# BRIEF 1
Quote the text on personality scales word for word, beginning at the words "Fortunately for our" and stopping after the words "I’m angry (1.43)".

━━ GIVEN TEXT

Anyway, there’s nothing the least bit profound about any of this; if anything, it’s just a nice reminder that most of us are not really very good at evaluating where we stand in relation to other people, at least for many traits (for more on that, go read Simine Vazire’s work). The nominal midpoint on most personality scales is usually quite far from the actual median in the general population. This is a pretty big challenge for personality psychology, and if we could figure out how to get people to rank themselves more accurately relative to other people on self-report measures, that would be a pretty huge advance. But it seems quite likely that you just can’t do it, because people simply may not have introspective access to that kind of information.
Fortunately for our ability to measure individual differences in personality, there are plenty of items that do show considerable variance across individuals (actually, in fairness, even items with relatively low variance like the ones above can be highly discriminative if used properly–that’s what item response theory is for). Just for kicks, here are the 10 AMBI items with the largest standard deviations (in parentheses):
- disliked math in school (1.56)
- wanted to run away from home when I was a child (1.56)
- believe in a universal power or god (1.53)
- have felt contact with a divine power (1.51)
- rarely cry during sad movies (1.46)
- am able to fix electrical-wiring problems (1.46)
- am devoted to religion (1.44)
- shout or scream when I’m angry (1.43)
- love large parties (1.42)
- felt close to my parents when I was a child (1.42)
So now finally we come to the real moral of this post… that which you’ve read all this long way for. And the moral is this, grasshopper: if you want to successfully pick a fight at a large party, all you need to do is angrily yell at everyone that God told you math sucks.

━━━━
━━ DATASET

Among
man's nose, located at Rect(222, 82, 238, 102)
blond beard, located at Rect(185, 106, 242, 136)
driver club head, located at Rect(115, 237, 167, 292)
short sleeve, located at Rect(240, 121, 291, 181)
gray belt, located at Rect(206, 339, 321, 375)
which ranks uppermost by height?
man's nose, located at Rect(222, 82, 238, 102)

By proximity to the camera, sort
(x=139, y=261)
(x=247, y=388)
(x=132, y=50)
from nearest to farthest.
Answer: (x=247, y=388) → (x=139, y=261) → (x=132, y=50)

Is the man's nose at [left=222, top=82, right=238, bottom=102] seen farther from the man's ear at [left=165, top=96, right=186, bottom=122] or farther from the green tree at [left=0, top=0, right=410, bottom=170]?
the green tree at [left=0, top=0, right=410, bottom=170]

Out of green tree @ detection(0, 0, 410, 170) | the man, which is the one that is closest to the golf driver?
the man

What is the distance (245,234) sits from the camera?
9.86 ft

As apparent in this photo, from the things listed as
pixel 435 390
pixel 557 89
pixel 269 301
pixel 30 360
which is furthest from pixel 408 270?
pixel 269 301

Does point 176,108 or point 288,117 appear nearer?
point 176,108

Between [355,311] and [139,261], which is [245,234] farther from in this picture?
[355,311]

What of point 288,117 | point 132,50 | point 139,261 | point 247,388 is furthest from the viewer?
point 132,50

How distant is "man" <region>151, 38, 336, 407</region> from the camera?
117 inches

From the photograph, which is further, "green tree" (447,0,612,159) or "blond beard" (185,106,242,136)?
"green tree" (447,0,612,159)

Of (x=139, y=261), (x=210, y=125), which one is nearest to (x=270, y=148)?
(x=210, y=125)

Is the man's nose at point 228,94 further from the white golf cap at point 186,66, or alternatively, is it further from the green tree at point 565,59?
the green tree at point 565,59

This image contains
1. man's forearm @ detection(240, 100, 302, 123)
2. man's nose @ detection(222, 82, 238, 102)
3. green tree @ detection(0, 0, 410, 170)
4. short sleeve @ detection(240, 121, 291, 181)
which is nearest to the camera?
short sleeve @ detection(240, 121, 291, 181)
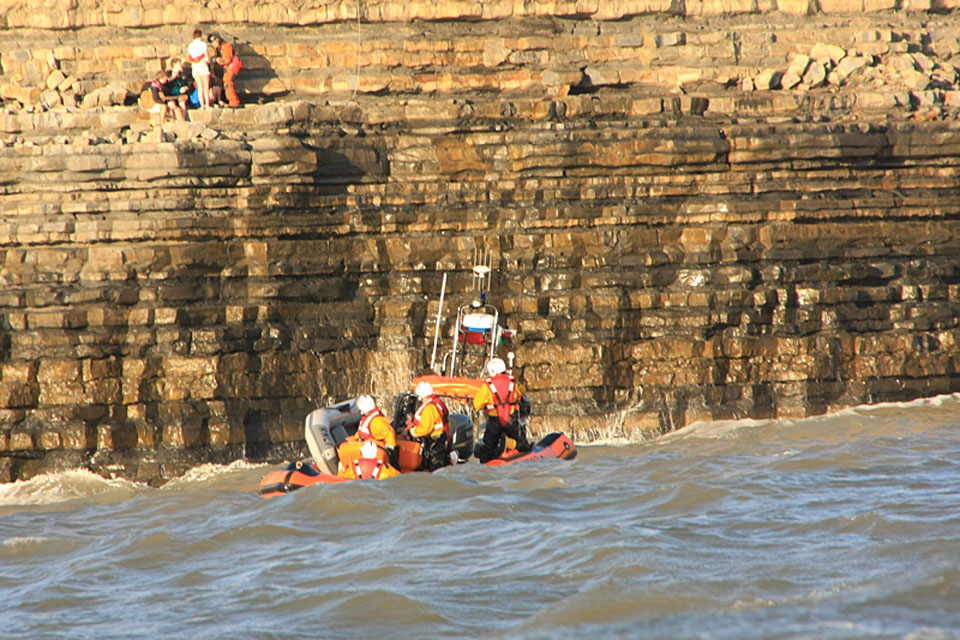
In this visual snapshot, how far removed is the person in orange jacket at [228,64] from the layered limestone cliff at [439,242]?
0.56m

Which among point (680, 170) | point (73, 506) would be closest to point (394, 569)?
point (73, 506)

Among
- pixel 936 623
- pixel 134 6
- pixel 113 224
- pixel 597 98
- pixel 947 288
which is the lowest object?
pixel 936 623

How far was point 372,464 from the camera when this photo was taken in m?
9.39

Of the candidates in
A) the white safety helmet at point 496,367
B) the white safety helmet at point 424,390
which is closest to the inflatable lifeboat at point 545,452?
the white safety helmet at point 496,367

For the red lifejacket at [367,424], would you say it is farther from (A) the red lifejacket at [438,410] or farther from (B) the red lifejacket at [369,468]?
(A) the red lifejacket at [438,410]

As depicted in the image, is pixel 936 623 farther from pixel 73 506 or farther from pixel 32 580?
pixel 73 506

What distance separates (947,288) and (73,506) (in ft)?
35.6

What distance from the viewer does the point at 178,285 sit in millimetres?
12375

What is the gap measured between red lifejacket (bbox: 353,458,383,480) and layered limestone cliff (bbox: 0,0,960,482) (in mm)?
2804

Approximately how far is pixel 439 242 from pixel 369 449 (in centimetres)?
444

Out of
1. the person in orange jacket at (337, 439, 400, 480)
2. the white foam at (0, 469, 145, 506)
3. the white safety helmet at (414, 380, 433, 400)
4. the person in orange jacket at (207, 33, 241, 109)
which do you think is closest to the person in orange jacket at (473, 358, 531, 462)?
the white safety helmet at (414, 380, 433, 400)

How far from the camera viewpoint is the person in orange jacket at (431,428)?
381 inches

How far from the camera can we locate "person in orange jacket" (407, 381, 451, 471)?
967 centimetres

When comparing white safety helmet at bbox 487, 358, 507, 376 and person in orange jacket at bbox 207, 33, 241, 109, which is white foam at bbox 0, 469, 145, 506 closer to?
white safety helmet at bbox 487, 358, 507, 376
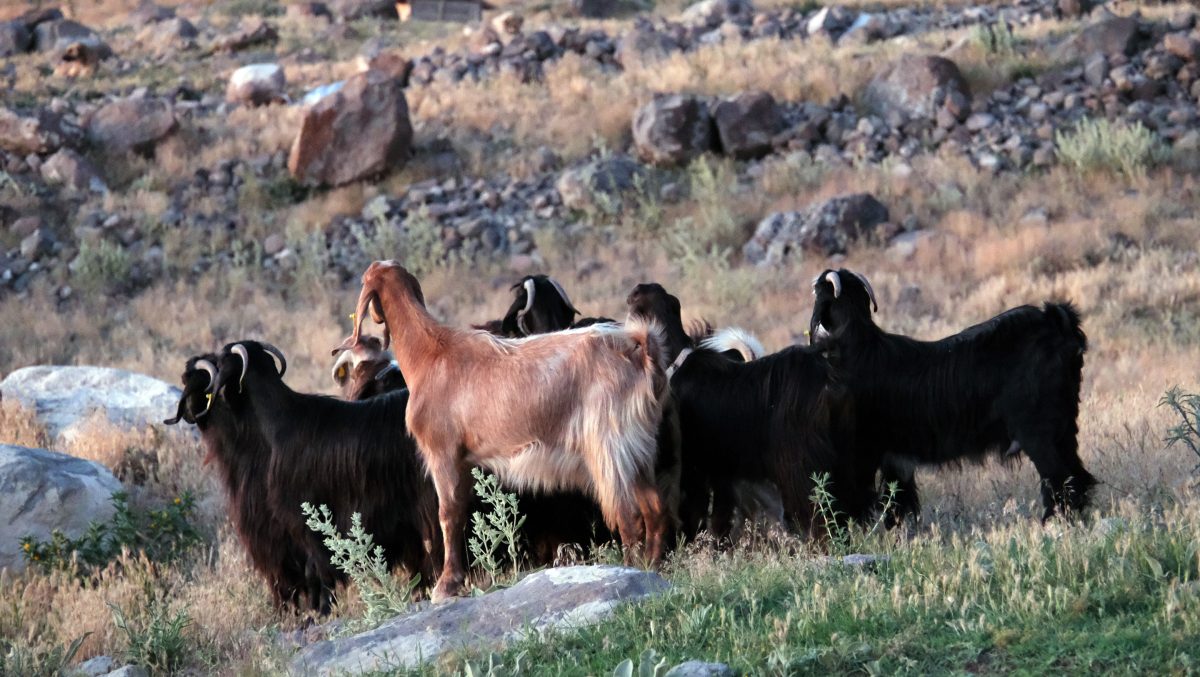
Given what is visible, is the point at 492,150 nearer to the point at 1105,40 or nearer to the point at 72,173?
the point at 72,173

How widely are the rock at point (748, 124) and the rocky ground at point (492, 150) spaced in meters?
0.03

━━━━
━━ DATASET

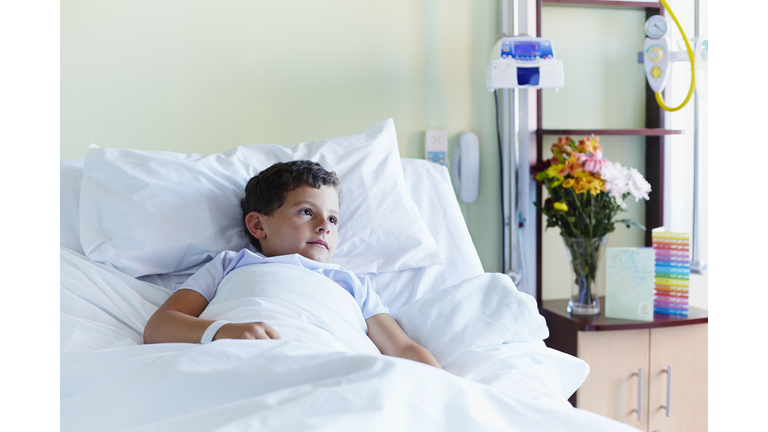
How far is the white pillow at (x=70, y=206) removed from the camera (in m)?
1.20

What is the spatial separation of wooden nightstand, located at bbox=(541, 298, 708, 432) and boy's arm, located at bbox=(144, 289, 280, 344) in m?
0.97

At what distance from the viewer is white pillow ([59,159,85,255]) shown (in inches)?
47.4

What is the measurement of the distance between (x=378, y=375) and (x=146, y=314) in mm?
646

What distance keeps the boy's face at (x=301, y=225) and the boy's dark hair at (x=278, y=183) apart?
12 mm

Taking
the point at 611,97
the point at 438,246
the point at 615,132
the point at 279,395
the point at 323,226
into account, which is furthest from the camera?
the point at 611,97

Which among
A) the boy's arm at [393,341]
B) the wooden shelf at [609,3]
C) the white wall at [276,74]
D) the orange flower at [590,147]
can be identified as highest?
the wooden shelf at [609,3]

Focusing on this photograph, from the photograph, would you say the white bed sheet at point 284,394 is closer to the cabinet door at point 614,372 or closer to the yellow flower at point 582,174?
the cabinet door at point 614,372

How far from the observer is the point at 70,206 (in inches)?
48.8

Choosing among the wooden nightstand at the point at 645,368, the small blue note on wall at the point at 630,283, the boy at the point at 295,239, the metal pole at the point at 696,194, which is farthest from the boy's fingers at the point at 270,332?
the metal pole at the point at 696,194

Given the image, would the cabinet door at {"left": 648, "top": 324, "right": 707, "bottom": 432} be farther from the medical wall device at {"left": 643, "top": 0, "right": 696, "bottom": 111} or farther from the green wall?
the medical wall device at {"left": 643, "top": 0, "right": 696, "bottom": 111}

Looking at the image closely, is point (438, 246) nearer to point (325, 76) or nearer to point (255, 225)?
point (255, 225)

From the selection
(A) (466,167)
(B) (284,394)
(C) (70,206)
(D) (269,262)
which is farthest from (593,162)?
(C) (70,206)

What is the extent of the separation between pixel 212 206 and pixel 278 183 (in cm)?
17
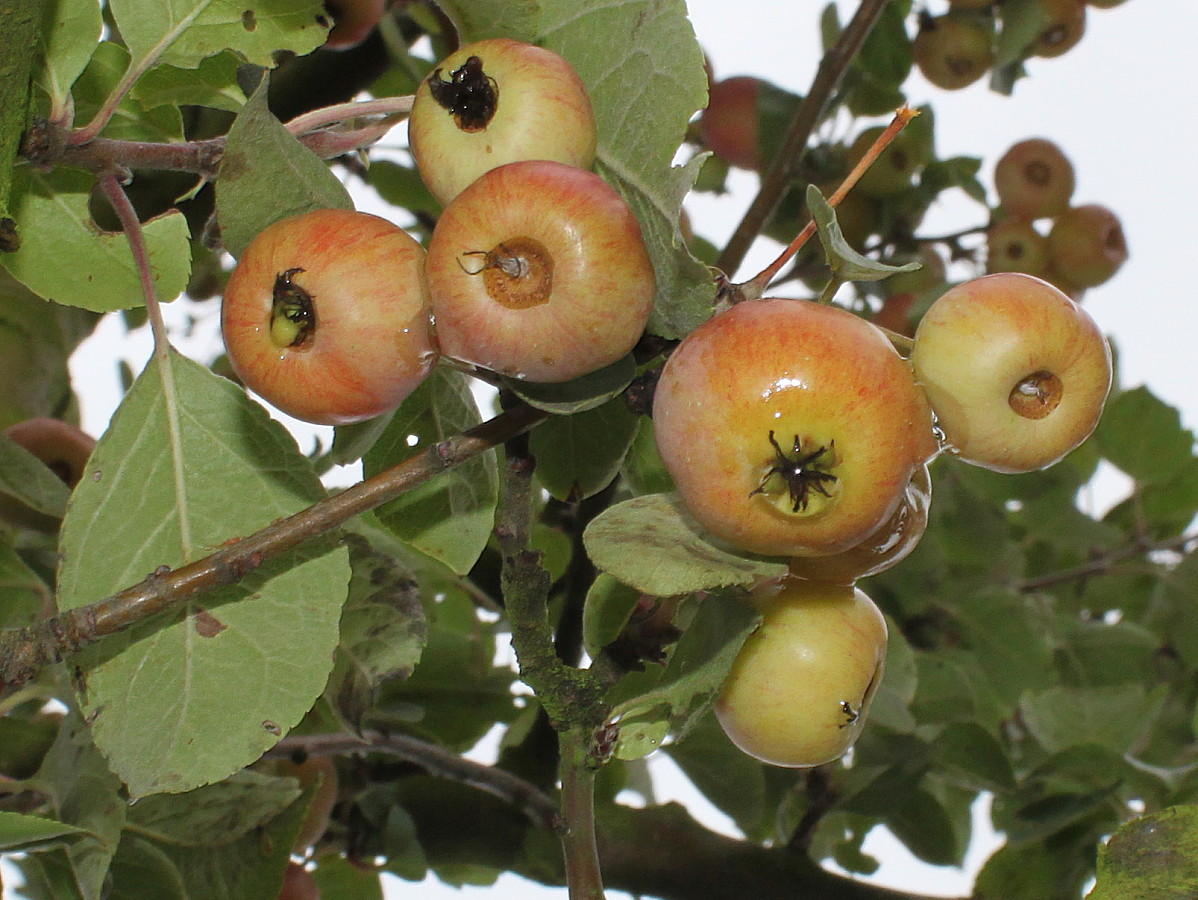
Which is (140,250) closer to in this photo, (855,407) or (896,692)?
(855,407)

━━━━
━━ DATASET

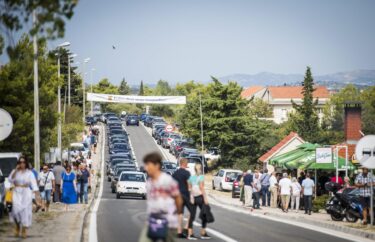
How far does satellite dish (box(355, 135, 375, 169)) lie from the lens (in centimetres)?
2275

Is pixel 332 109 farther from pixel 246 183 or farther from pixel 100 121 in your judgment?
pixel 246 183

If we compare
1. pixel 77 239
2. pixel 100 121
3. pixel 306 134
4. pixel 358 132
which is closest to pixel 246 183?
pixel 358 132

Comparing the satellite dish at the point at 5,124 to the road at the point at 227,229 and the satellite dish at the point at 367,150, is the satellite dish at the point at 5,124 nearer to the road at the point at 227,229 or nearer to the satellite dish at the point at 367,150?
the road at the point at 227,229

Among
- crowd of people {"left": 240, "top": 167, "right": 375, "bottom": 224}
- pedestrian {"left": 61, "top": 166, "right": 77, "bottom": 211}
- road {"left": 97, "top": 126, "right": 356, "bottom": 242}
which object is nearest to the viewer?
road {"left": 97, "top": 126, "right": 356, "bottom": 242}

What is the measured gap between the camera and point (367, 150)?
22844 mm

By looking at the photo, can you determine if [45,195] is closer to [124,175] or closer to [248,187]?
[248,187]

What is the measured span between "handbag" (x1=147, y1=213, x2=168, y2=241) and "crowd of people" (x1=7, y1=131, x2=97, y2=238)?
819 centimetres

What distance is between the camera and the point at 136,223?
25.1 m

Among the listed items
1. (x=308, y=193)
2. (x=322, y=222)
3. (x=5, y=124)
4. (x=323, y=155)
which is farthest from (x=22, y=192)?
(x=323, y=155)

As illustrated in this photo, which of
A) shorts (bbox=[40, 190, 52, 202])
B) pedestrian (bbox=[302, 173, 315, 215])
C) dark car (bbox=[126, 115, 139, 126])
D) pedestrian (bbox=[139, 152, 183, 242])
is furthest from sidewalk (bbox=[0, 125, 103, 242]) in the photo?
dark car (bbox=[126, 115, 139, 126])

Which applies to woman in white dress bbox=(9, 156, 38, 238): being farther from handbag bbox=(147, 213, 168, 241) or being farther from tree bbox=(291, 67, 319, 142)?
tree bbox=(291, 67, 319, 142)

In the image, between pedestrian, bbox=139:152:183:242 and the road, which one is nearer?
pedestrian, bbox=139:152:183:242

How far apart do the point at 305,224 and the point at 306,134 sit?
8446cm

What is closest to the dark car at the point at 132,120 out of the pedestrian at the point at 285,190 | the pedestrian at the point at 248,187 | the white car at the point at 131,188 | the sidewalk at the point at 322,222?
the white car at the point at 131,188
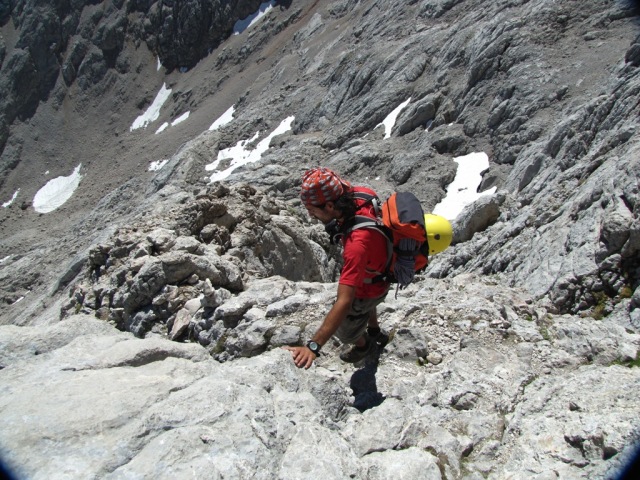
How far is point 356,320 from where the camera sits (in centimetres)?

━━━━

# BRIEF 2
Find each line of the records above that contains the string "pole", and copy every such line in full.

# FINAL ANSWER 1
Fortunately for our ability to measure individual differences in personality, there are plenty of items that do show considerable variance across individuals (actually, in fairness, even items with relatively low variance like the ones above can be highly discriminative if used properly–that’s what item response theory is for). Just for kicks, here are the 10 AMBI items with the largest standard deviations (in parentheses):
- disliked math in school (1.56)
- wanted to run away from home when I was a child (1.56)
- believe in a universal power or god (1.53)
- have felt contact with a divine power (1.51)
- rarely cry during sad movies (1.46)
- am able to fix electrical-wiring problems (1.46)
- am devoted to religion (1.44)
- shout or scream when I’m angry (1.43)

# FINAL ANSWER 2
Choosing among the wooden nightstand at the point at 645,368, the small blue note on wall at the point at 630,283, the boy at the point at 295,239, the metal pole at the point at 696,194, which is farthest from the boy's fingers at the point at 270,332?
the metal pole at the point at 696,194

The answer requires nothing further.